[Stored data entries]

_ _ _ _ _ _ _

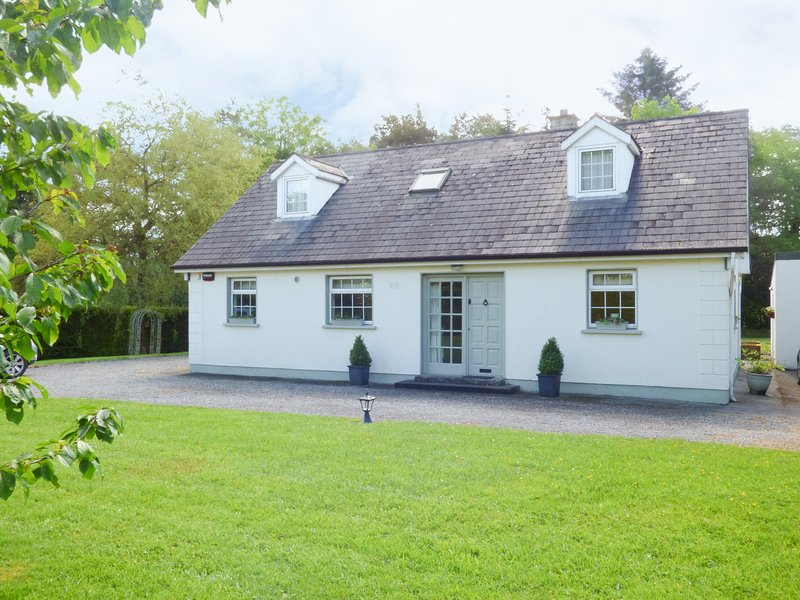 WOODBINE COTTAGE, detached cottage, Sky TV, garden, near Kilkenny, Ref 938295, vacation rental in Ballyragget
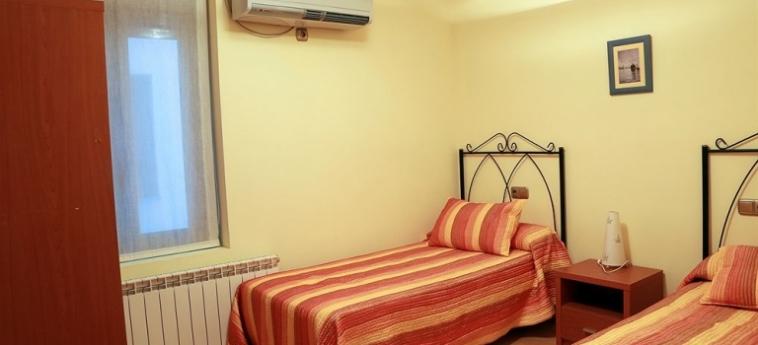 Hotel Apartamentos Toro 33: Swimming Pool SALAMANQUE
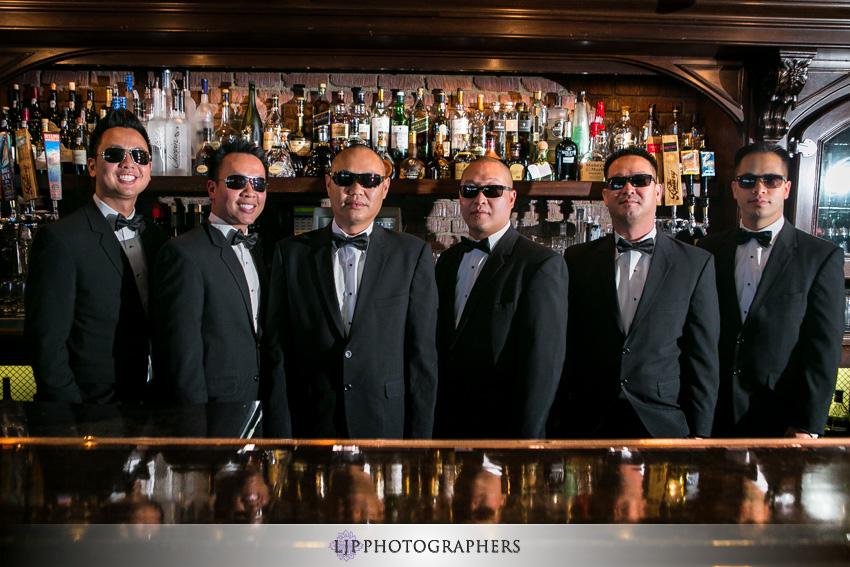 04-summit-house-fullerton-wedding-photographer-groomsmen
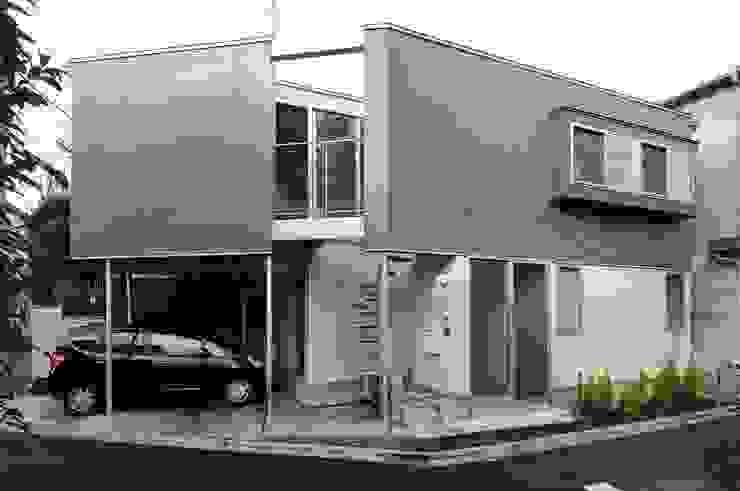 en モダンな 家 の 岡村泰之建築設計事務所 モダン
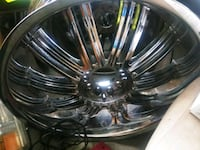 22 inch 5 lug universal all center caps Manchester, 03104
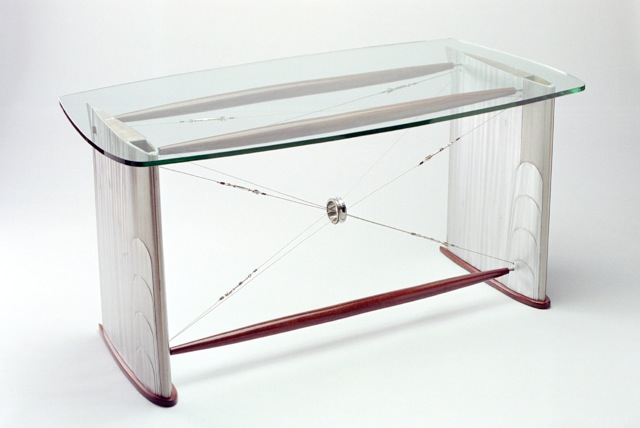 GLASS HELI DESK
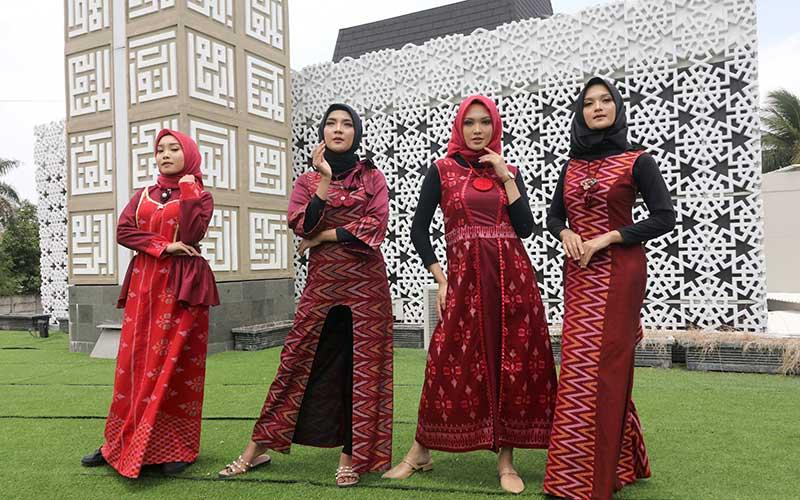 Sejumlah model memperagakan busana muslim di masjid Al-Khalid Kota Kediri, Jawa Timur, Sabtu (17/10/2020). Peragaan enam belas busana muslim berbahan baku tenun ikat khas Kediri tersebut bertujuan membangkitkan kembali sejumlah merek lokal dari pelaku Usaha Mikro Kecil Menengah (UMKM) yang terpuruk karena pandemi Covid-19. ANTARA FOTO/Prasetia Fauzani
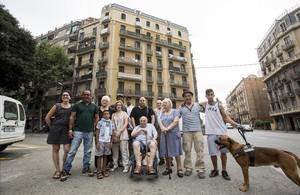 Inquilinosdel inmueble situado en Aragó, 477, comprado por un fondo, posan delante en julio pasado.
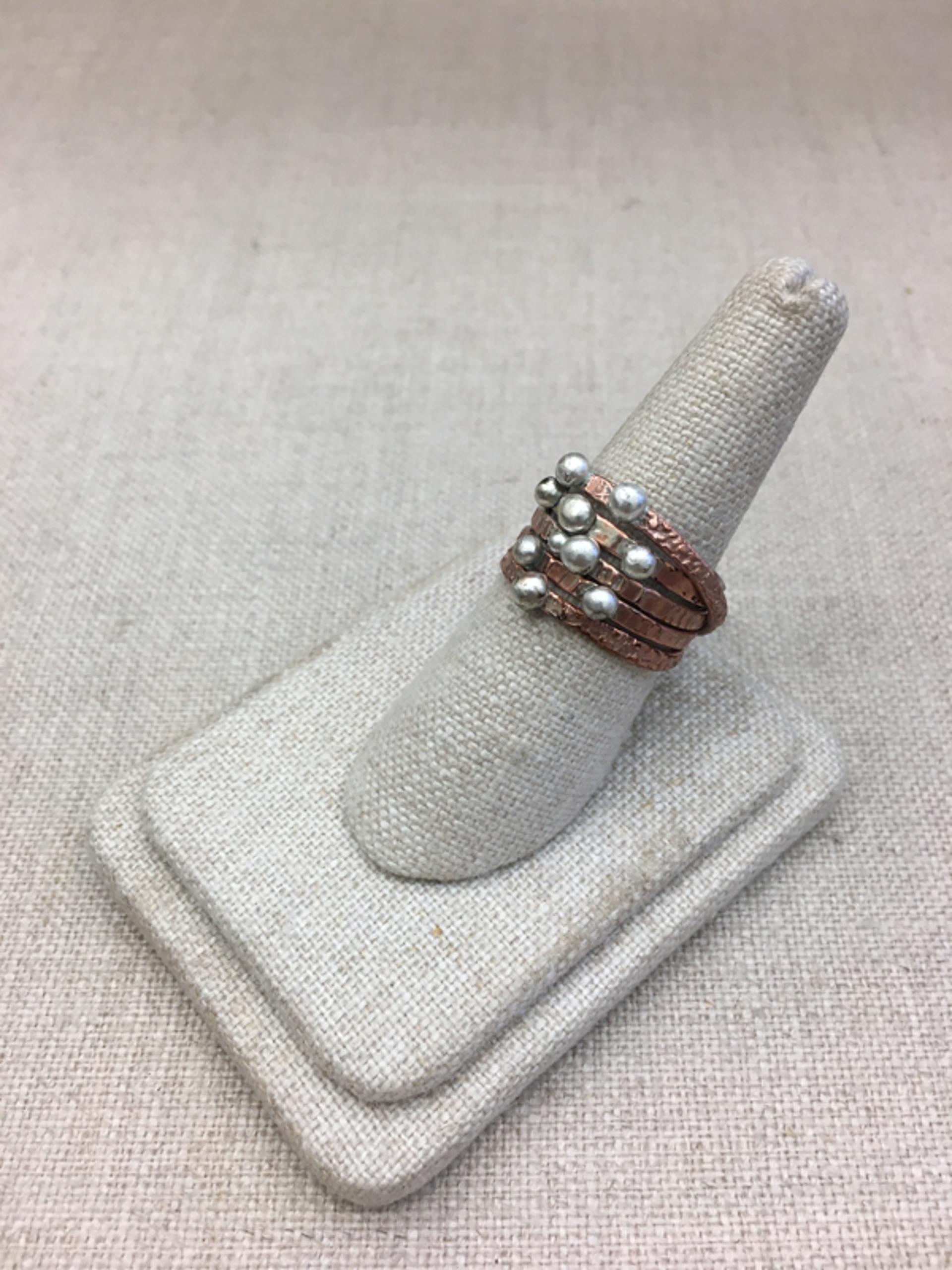 1424-10  Ring by Donna Burdic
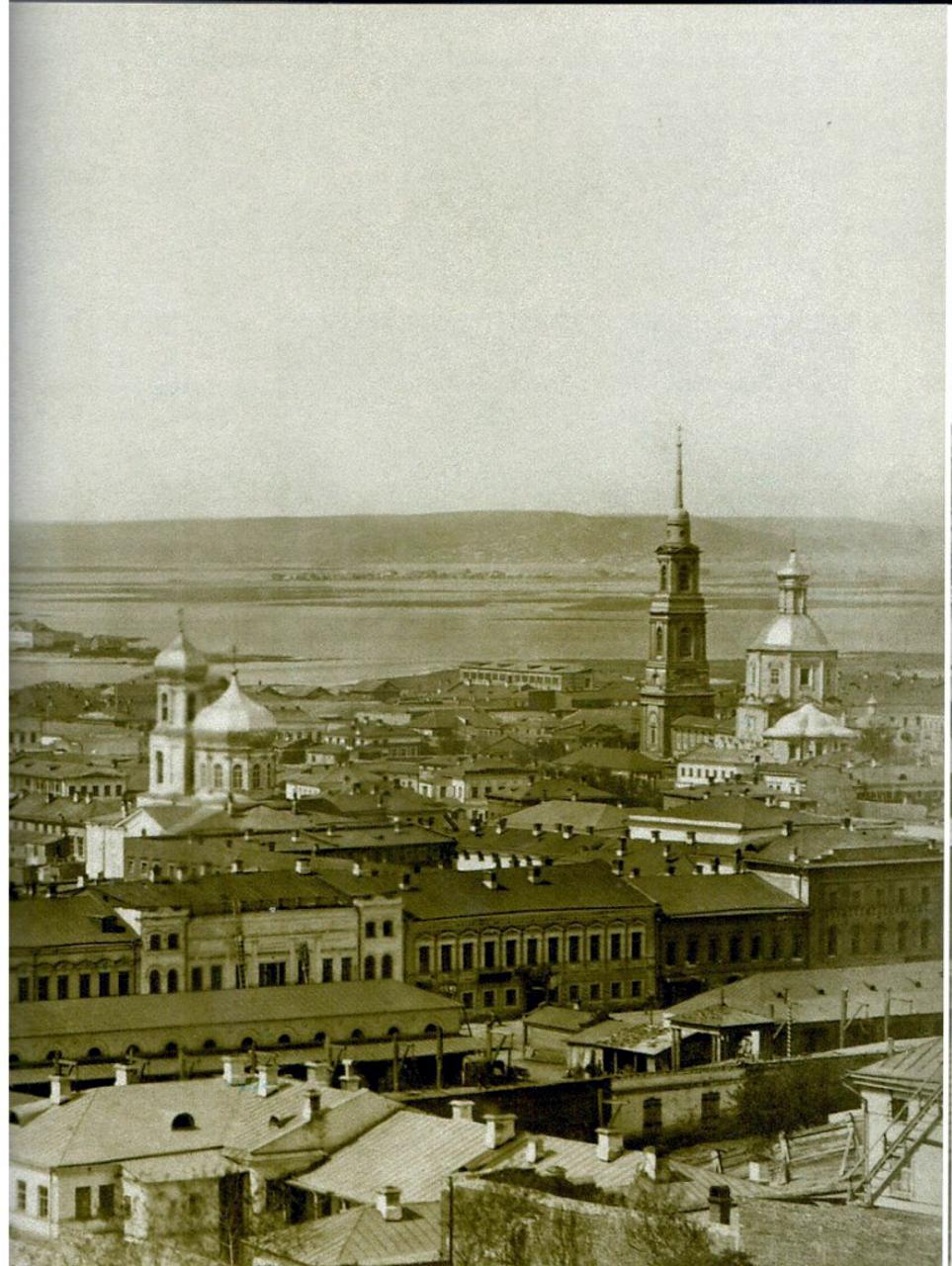 1880-е. Владимирский собор, слева - Николо-Вишняковская церковь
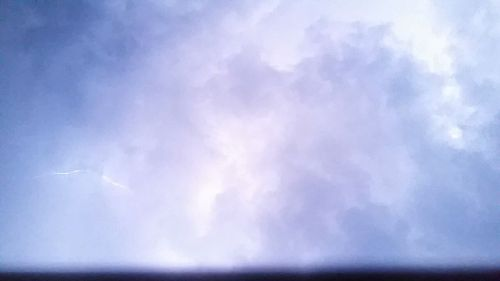 It's 9:15pm and lightning makes it look like daytime. (C) 1inawesomewonder.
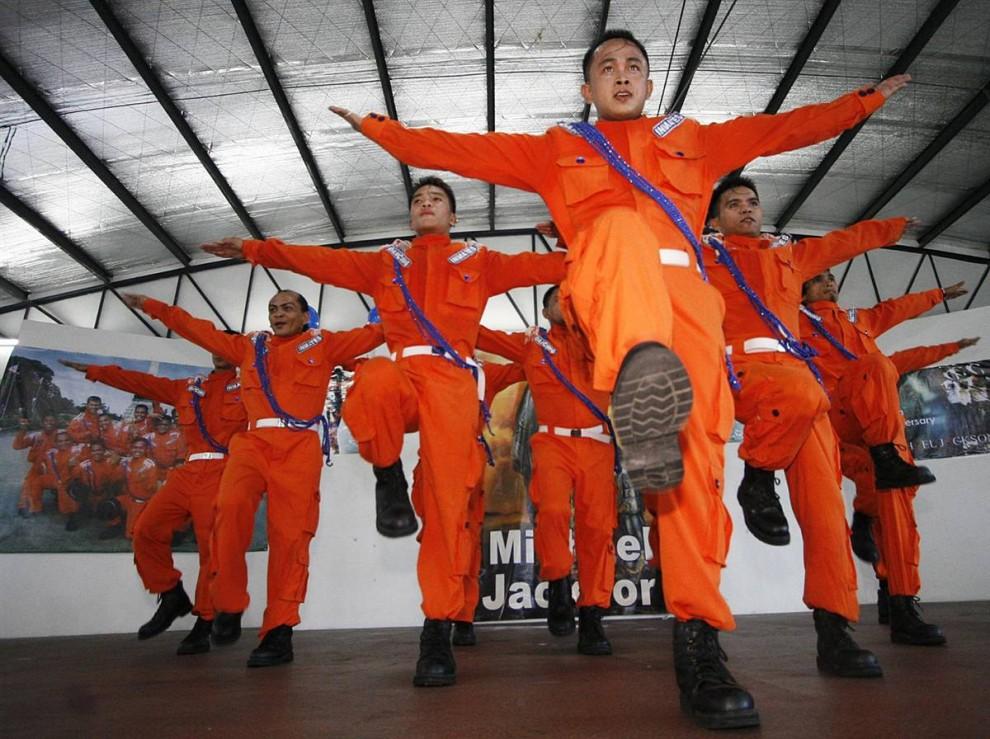 7) Филиппинские танцоры и бывшие узники тюрьмы города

_ _ _ _ _ _ _

◆ **What to produce**:
The expected output is each entry given again word for word, with pictures dropped.

◆ **Exercise result**:
 WOODBINE COTTAGE, detached cottage, Sky TV, garden, near Kilkenny, Ref 938295, vacation rental in Ballyragget
 Hotel Apartamentos Toro 33: Swimming Pool SALAMANQUE
 04-summit-house-fullerton-wedding-photographer-groomsmen
 en モダンな 家 の 岡村泰之建築設計事務所 モダン
 22 inch 5 lug universal all center caps Manchester, 03104
 GLASS HELI DESK
 Sejumlah model memperagakan busana muslim di masjid Al-Khalid Kota Kediri, Jawa Timur, Sabtu (17/10/2020). Peragaan enam belas busana muslim berbahan baku tenun ikat khas Kediri tersebut bertujuan membangkitkan kembali sejumlah merek lokal dari pelaku Usaha Mikro Kecil Menengah (UMKM) yang terpuruk karena pandemi Covid-19. ANTARA FOTO/Prasetia Fauzani
 Inquilinosdel inmueble situado en Aragó, 477, comprado por un fondo, posan delante en julio pasado.
 1424-10  Ring by Donna Burdic
 1880-е. Владимирский собор, слева - Николо-Вишняковская церковь
 It's 9:15pm and lightning makes it look like daytime. (C) 1inawesomewonder.
 7) Филиппинские танцоры и бывшие узники тюрьмы города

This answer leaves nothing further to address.